The Passing of Dave Thomas

Dave Thomas is dead. I feel bad, since he seemed like a nice fellow. But I am also happy that the Wendy’s ad agency has decided to pull ads using his likeness. I hope it stays that way, so Dave Thomas can keep some dignity.

If you’ve ever seen an ad for Kentucky Fried Chicken, you know what I’m talking about.

When KFC reseurrected Colonel Harland Sanders as a cartoon character in TV ads, the press took notice … but not in a positive manner. While KFC sales appear to be up, The Colonel had lost some dignity in death. The animated Colonel dances, dunks a basketball, and talks jive.

The ad agency turned a white Southern gentelman into a three-inch tall funk masta.

So what will happen to Dave Thomas’ image in his passing?
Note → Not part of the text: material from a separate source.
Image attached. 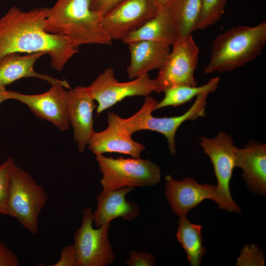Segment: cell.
<instances>
[{"label":"cell","instance_id":"cell-1","mask_svg":"<svg viewBox=\"0 0 266 266\" xmlns=\"http://www.w3.org/2000/svg\"><path fill=\"white\" fill-rule=\"evenodd\" d=\"M49 9L44 7L24 11L13 6L0 18V59L11 53L42 52L50 56L56 70L64 69L78 48L66 37L45 30Z\"/></svg>","mask_w":266,"mask_h":266},{"label":"cell","instance_id":"cell-2","mask_svg":"<svg viewBox=\"0 0 266 266\" xmlns=\"http://www.w3.org/2000/svg\"><path fill=\"white\" fill-rule=\"evenodd\" d=\"M93 0H57L48 10L45 30L66 37L78 48L86 44H112L101 26L102 16L92 9Z\"/></svg>","mask_w":266,"mask_h":266},{"label":"cell","instance_id":"cell-3","mask_svg":"<svg viewBox=\"0 0 266 266\" xmlns=\"http://www.w3.org/2000/svg\"><path fill=\"white\" fill-rule=\"evenodd\" d=\"M266 44V22L253 27L232 28L213 39L210 59L204 71H231L256 59Z\"/></svg>","mask_w":266,"mask_h":266},{"label":"cell","instance_id":"cell-4","mask_svg":"<svg viewBox=\"0 0 266 266\" xmlns=\"http://www.w3.org/2000/svg\"><path fill=\"white\" fill-rule=\"evenodd\" d=\"M48 196L44 187L26 171L14 165L11 174L9 216L32 234L38 232V218Z\"/></svg>","mask_w":266,"mask_h":266},{"label":"cell","instance_id":"cell-5","mask_svg":"<svg viewBox=\"0 0 266 266\" xmlns=\"http://www.w3.org/2000/svg\"><path fill=\"white\" fill-rule=\"evenodd\" d=\"M209 94L198 95L191 107L183 114L173 117H157L152 115L158 101L153 97H145L141 108L133 115L123 118L127 130L133 134L140 130H150L163 134L167 139L169 152L176 153L175 135L178 128L186 121H194L205 115L207 97Z\"/></svg>","mask_w":266,"mask_h":266},{"label":"cell","instance_id":"cell-6","mask_svg":"<svg viewBox=\"0 0 266 266\" xmlns=\"http://www.w3.org/2000/svg\"><path fill=\"white\" fill-rule=\"evenodd\" d=\"M102 177L100 180L103 190L126 187L154 185L160 181L161 169L149 159L107 157L96 155Z\"/></svg>","mask_w":266,"mask_h":266},{"label":"cell","instance_id":"cell-7","mask_svg":"<svg viewBox=\"0 0 266 266\" xmlns=\"http://www.w3.org/2000/svg\"><path fill=\"white\" fill-rule=\"evenodd\" d=\"M200 144L210 158L217 180L215 201L220 209L230 212L241 213V209L233 201L230 192V181L235 166V150L232 137L220 132L210 138L200 137Z\"/></svg>","mask_w":266,"mask_h":266},{"label":"cell","instance_id":"cell-8","mask_svg":"<svg viewBox=\"0 0 266 266\" xmlns=\"http://www.w3.org/2000/svg\"><path fill=\"white\" fill-rule=\"evenodd\" d=\"M92 209L82 210L81 225L74 234L76 266H106L115 259L108 238L110 223L93 227Z\"/></svg>","mask_w":266,"mask_h":266},{"label":"cell","instance_id":"cell-9","mask_svg":"<svg viewBox=\"0 0 266 266\" xmlns=\"http://www.w3.org/2000/svg\"><path fill=\"white\" fill-rule=\"evenodd\" d=\"M171 46L166 62L154 79L157 93L177 86H197L194 73L199 49L192 34L179 37Z\"/></svg>","mask_w":266,"mask_h":266},{"label":"cell","instance_id":"cell-10","mask_svg":"<svg viewBox=\"0 0 266 266\" xmlns=\"http://www.w3.org/2000/svg\"><path fill=\"white\" fill-rule=\"evenodd\" d=\"M154 79L148 73L133 80L120 82L115 77L113 68H107L100 73L85 91L98 102L97 112L99 114L129 97H147L155 92Z\"/></svg>","mask_w":266,"mask_h":266},{"label":"cell","instance_id":"cell-11","mask_svg":"<svg viewBox=\"0 0 266 266\" xmlns=\"http://www.w3.org/2000/svg\"><path fill=\"white\" fill-rule=\"evenodd\" d=\"M70 89L66 80L52 84L46 92L35 95L21 94L9 91L10 99L26 104L38 118L50 122L58 129L66 131L69 128L67 113L68 91Z\"/></svg>","mask_w":266,"mask_h":266},{"label":"cell","instance_id":"cell-12","mask_svg":"<svg viewBox=\"0 0 266 266\" xmlns=\"http://www.w3.org/2000/svg\"><path fill=\"white\" fill-rule=\"evenodd\" d=\"M153 0H122L101 18V26L112 40H122L155 16L159 9Z\"/></svg>","mask_w":266,"mask_h":266},{"label":"cell","instance_id":"cell-13","mask_svg":"<svg viewBox=\"0 0 266 266\" xmlns=\"http://www.w3.org/2000/svg\"><path fill=\"white\" fill-rule=\"evenodd\" d=\"M108 126L104 130L94 132L88 143V148L95 155L117 153L140 158L146 147L133 140L132 134L123 123V118L114 112L107 115Z\"/></svg>","mask_w":266,"mask_h":266},{"label":"cell","instance_id":"cell-14","mask_svg":"<svg viewBox=\"0 0 266 266\" xmlns=\"http://www.w3.org/2000/svg\"><path fill=\"white\" fill-rule=\"evenodd\" d=\"M165 179L166 197L173 212L179 216H186L204 200H216L217 185L200 184L190 177L177 181L169 175Z\"/></svg>","mask_w":266,"mask_h":266},{"label":"cell","instance_id":"cell-15","mask_svg":"<svg viewBox=\"0 0 266 266\" xmlns=\"http://www.w3.org/2000/svg\"><path fill=\"white\" fill-rule=\"evenodd\" d=\"M67 113L73 132V139L79 151L83 153L94 133L93 111L95 100L85 91L84 87L77 86L68 90Z\"/></svg>","mask_w":266,"mask_h":266},{"label":"cell","instance_id":"cell-16","mask_svg":"<svg viewBox=\"0 0 266 266\" xmlns=\"http://www.w3.org/2000/svg\"><path fill=\"white\" fill-rule=\"evenodd\" d=\"M134 189L132 187L103 189L97 197V207L92 213L93 224L98 228L119 217L127 221L135 219L140 212L139 208L126 199V195Z\"/></svg>","mask_w":266,"mask_h":266},{"label":"cell","instance_id":"cell-17","mask_svg":"<svg viewBox=\"0 0 266 266\" xmlns=\"http://www.w3.org/2000/svg\"><path fill=\"white\" fill-rule=\"evenodd\" d=\"M235 166L242 168V176L250 191L266 195V144L251 141L243 148L236 147Z\"/></svg>","mask_w":266,"mask_h":266},{"label":"cell","instance_id":"cell-18","mask_svg":"<svg viewBox=\"0 0 266 266\" xmlns=\"http://www.w3.org/2000/svg\"><path fill=\"white\" fill-rule=\"evenodd\" d=\"M179 37L177 26L168 5L160 8L155 16L122 40L127 44L148 40L171 46Z\"/></svg>","mask_w":266,"mask_h":266},{"label":"cell","instance_id":"cell-19","mask_svg":"<svg viewBox=\"0 0 266 266\" xmlns=\"http://www.w3.org/2000/svg\"><path fill=\"white\" fill-rule=\"evenodd\" d=\"M130 63L127 68L130 79H135L153 69H160L170 52V46L154 41L139 40L128 44Z\"/></svg>","mask_w":266,"mask_h":266},{"label":"cell","instance_id":"cell-20","mask_svg":"<svg viewBox=\"0 0 266 266\" xmlns=\"http://www.w3.org/2000/svg\"><path fill=\"white\" fill-rule=\"evenodd\" d=\"M46 54L37 52L21 55L18 53L6 54L0 59V86L5 87L26 77H35L46 81L51 85L60 80L37 72L34 65Z\"/></svg>","mask_w":266,"mask_h":266},{"label":"cell","instance_id":"cell-21","mask_svg":"<svg viewBox=\"0 0 266 266\" xmlns=\"http://www.w3.org/2000/svg\"><path fill=\"white\" fill-rule=\"evenodd\" d=\"M176 237L187 255L191 266H199L206 249L202 245V226L192 223L186 216H180Z\"/></svg>","mask_w":266,"mask_h":266},{"label":"cell","instance_id":"cell-22","mask_svg":"<svg viewBox=\"0 0 266 266\" xmlns=\"http://www.w3.org/2000/svg\"><path fill=\"white\" fill-rule=\"evenodd\" d=\"M169 6L177 26L179 37L192 34L198 30L201 0H173Z\"/></svg>","mask_w":266,"mask_h":266},{"label":"cell","instance_id":"cell-23","mask_svg":"<svg viewBox=\"0 0 266 266\" xmlns=\"http://www.w3.org/2000/svg\"><path fill=\"white\" fill-rule=\"evenodd\" d=\"M219 77L211 78L200 86L181 85L172 87L164 91L163 99L158 102L156 110L167 106L177 107L191 100L199 95L215 91L219 82Z\"/></svg>","mask_w":266,"mask_h":266},{"label":"cell","instance_id":"cell-24","mask_svg":"<svg viewBox=\"0 0 266 266\" xmlns=\"http://www.w3.org/2000/svg\"><path fill=\"white\" fill-rule=\"evenodd\" d=\"M227 0H201L198 30H203L216 23L222 17Z\"/></svg>","mask_w":266,"mask_h":266},{"label":"cell","instance_id":"cell-25","mask_svg":"<svg viewBox=\"0 0 266 266\" xmlns=\"http://www.w3.org/2000/svg\"><path fill=\"white\" fill-rule=\"evenodd\" d=\"M15 164L10 157L0 165V214H10L9 197L10 187V178L12 168Z\"/></svg>","mask_w":266,"mask_h":266},{"label":"cell","instance_id":"cell-26","mask_svg":"<svg viewBox=\"0 0 266 266\" xmlns=\"http://www.w3.org/2000/svg\"><path fill=\"white\" fill-rule=\"evenodd\" d=\"M264 255L258 246L252 244L244 246L236 266H264Z\"/></svg>","mask_w":266,"mask_h":266},{"label":"cell","instance_id":"cell-27","mask_svg":"<svg viewBox=\"0 0 266 266\" xmlns=\"http://www.w3.org/2000/svg\"><path fill=\"white\" fill-rule=\"evenodd\" d=\"M156 262L153 254L133 250L130 252L129 258L125 261L128 266H153Z\"/></svg>","mask_w":266,"mask_h":266},{"label":"cell","instance_id":"cell-28","mask_svg":"<svg viewBox=\"0 0 266 266\" xmlns=\"http://www.w3.org/2000/svg\"><path fill=\"white\" fill-rule=\"evenodd\" d=\"M53 266H76L75 248L73 244L63 247L59 261Z\"/></svg>","mask_w":266,"mask_h":266},{"label":"cell","instance_id":"cell-29","mask_svg":"<svg viewBox=\"0 0 266 266\" xmlns=\"http://www.w3.org/2000/svg\"><path fill=\"white\" fill-rule=\"evenodd\" d=\"M17 256L3 242L0 240V266H19Z\"/></svg>","mask_w":266,"mask_h":266},{"label":"cell","instance_id":"cell-30","mask_svg":"<svg viewBox=\"0 0 266 266\" xmlns=\"http://www.w3.org/2000/svg\"><path fill=\"white\" fill-rule=\"evenodd\" d=\"M122 0H93V10L102 16Z\"/></svg>","mask_w":266,"mask_h":266},{"label":"cell","instance_id":"cell-31","mask_svg":"<svg viewBox=\"0 0 266 266\" xmlns=\"http://www.w3.org/2000/svg\"><path fill=\"white\" fill-rule=\"evenodd\" d=\"M9 99V91L6 90L5 87L0 86V104L4 101Z\"/></svg>","mask_w":266,"mask_h":266},{"label":"cell","instance_id":"cell-32","mask_svg":"<svg viewBox=\"0 0 266 266\" xmlns=\"http://www.w3.org/2000/svg\"><path fill=\"white\" fill-rule=\"evenodd\" d=\"M156 4L159 7H165L170 4L173 0H153Z\"/></svg>","mask_w":266,"mask_h":266}]
</instances>
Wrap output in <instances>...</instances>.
With recent advances in computer animation, I’m really afraid that Dave will be brought back to life for the purposes of selling processed cattle products.

The female character from Final Fantasy: The Spirits Within is already being used to sell snack foods in Japan. Just take a few unemployed Square engineers, and you’ve got yourself a Digital Dave. I’m sure Intel can throw in a Pentium4 sponsorship … “The Intel Pentium4 gives Dave Thomas the most lifelike appearance of any deceased fast food mogul. You can’t reanimate the dead like this using AMD products” … It can’t be any stranger than Intel’s other ads.

If Wendy’s promises not to bring Dave back from dead, I promise to keep eating Spicy Chicken Sandwiches.